ÉTICA E MAÇONARIA
Carlos Antônio Porto de Sousa*
SUMÁRIO - O presente artigo tem por objetivo trazer à luz da Maçonaria o debate sobre a Ética, levantando questões pertinentes ao dia-a-dia do maçom em seu ambiente maçônico, familiar e profissional. Definindo ética, ética e maçonaria, seus limites. Apontando valores sociais a serem cultivados e estratégias para uma conduta ética.
“Depois de falarmos das virtudes, das formas de amizade e das várias espécies de prazer, resta-nos discutir em linhas gerais a natureza da felicidade, já que afirmamos que ela é o fim da natureza humana.” – Aristóteles, em Ética a Nicômaco.
INTRODUÇÃO
Não é minha pretensão apresentar respostas sobre a ética e a maçonaria, mas sim abrir uma linha de estudo e debate para que possamos encontrar um caminho na presente ordem mundial e diante das necessidades que exigem que nos adequemos a um mundo que não tem mais ‘fronteiras’, que está sempre perguntando quem somos nós e qual o nosso papel e participação nesta nova ordem.
O presente texto é o resultado de minhas leituras sobre ética numa perspectiva atual, através dos paradigmas de um mundo globalizado, que exige nos adequarmos a ele se quisermos contribuir para a construção de um mundo melhor.
A Maçonaria, Ordem espalhada no mundo seguindo leis e costumes tradicionais sobrevive, assim, obedecendo aos limites de suas Normas, Constituições, Regulamentos, Regimentos, Landmarks. O mais importante é que estes limites estipulam legalmente o que é e o que não é Maçonaria. Qualquer coisa fora desses postulados descaracteriza a Ordem. Dessa forma, cresce sem governo central ou mundial, mas pura e limpa. Não obstante, pelas questões da supremacia do domínio, existem correntes que se proclamam provedoras únicas de patentes concessoras do direito de existir, conceder e reconhecer existências. Criam-se os blocos e cercam-se em si num obscuro relacionamento reservado e exclusivista. Mas, o que tem a ver a ética com isso? Como a ética pode ser trabalhada na maçonaria? A maçonaria é uma instituição ética? Como a maçonaria pode influenciar os cidadãos para a construção de uma sociedade mais justa e ética?

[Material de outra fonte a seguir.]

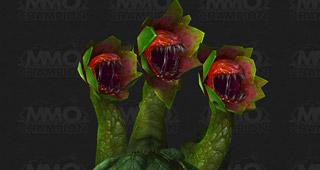 Une plante carnivore tricéphale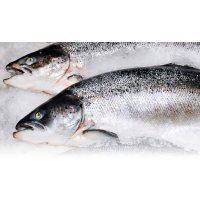 Cá hồi Úc giá sỉ Petuna Size 6-7kg (3 Con/Thùng)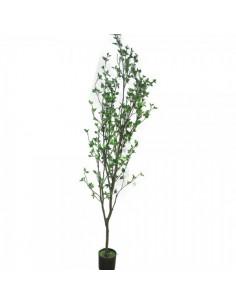 Árbol belladonna para escaparates de primavera en tiendas y centros comerciales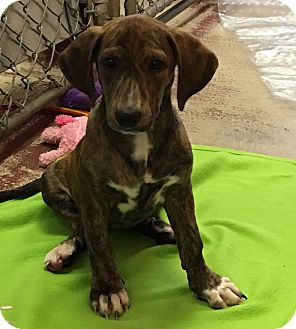 Basset Hound/Dachshund Mix Puppy for adoption in Battle Creek, Michigan - Josey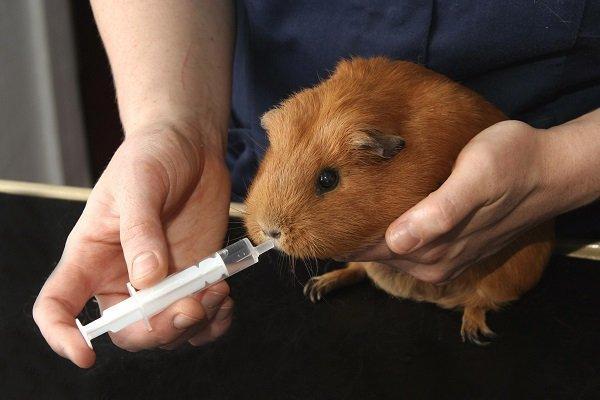 признаки заболевания свинкой: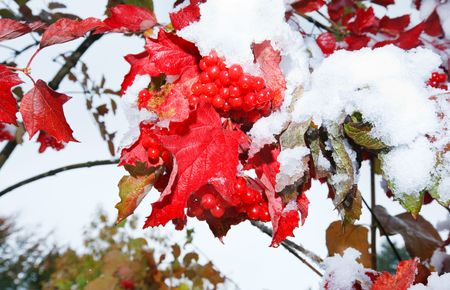 First autumn snow on viburnum bush with red berryes bunchs.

Estaríamos cumprindo com nosso papel de combater as tiranias cavando masmorras aos vícios e promovendo a ética e a moral? Como estamos lidando com as vicissitudes deste novo milênio, onde a eletrônica, a genética, a clonagem e o uso de novas tecnologias estão dando início a intensos debates sobre o ‘usá-los ou não’? E, por fim, o que nós, maçons, podemos fazer para darmos nossa contribuição para a construção de um mundo melhor para os nossos descendentes? Agora, neste momento, a principal questão a ser respondida é: “Afinal, o que é ética?” Muitos a definem como um conjunto de ‘valores construídos pela sociedade humana em toda a sua história e que norteiam o seu coexistir, ou seja, definem como o homem deve se comportar diante de se mesmo. Condutas familiares, trabalhistas, profissionais, grupais, corporativos etc., são exemplos de valores éticos positivos ou negativos presentes na história da humanidade conduzindo-a em direção ao porvir. O certo é que estes valores influenciam a qualidade de vida, o desenvolvimento cultural e a preservação da própria cultura.

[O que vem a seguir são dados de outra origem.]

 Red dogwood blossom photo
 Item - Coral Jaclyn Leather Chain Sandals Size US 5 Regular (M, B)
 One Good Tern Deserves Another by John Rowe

No seu significado em nossa língua, ética e moral têm o mesmo significado antigo. Referem- se ao conjunto de costumes tradicionais de uma sociedade: valores e obrigações para a conduta de seus membros.
O dicionário Mini Aurélio Século XXI dá os seguintes significados:
ÉTICA – refere-se ao “estudo dos juízos de apreciação referentes à conduta humana suscetível de qualificação do ponto de vista do bem e do mal”.

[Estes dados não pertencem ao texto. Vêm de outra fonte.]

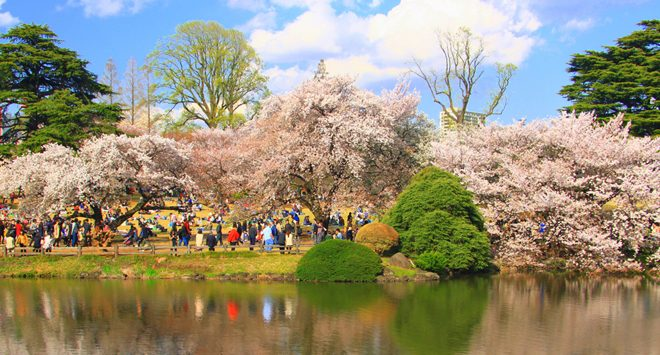 Cherry blossoms of Shinjuku Gyoen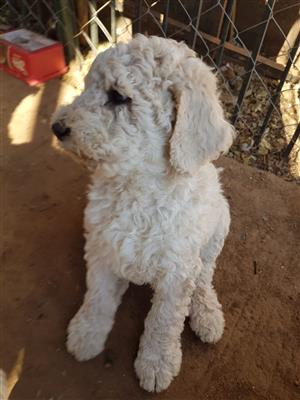 french poodle in Dogs and Puppies in Pretoria | Junk Mail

MORAL – refere-se ao “conjunto de regras de conduta ou hábitos julgados válidos, quer de modo absoluto, quer para o grupo ou pessoa determinada”.
Moral, assim, pode ser definida como o conjunto de valores que toda cultura e cada sociedade institui para todos os seus membros. Desta forma este conjunto de valores se constitui, basicamente, no que deve valorar como o bom ou mau; como se deve distinguir o bem e o mal; e, por fim, o comportamento necessário, aconselhável, o permitido e o proibido.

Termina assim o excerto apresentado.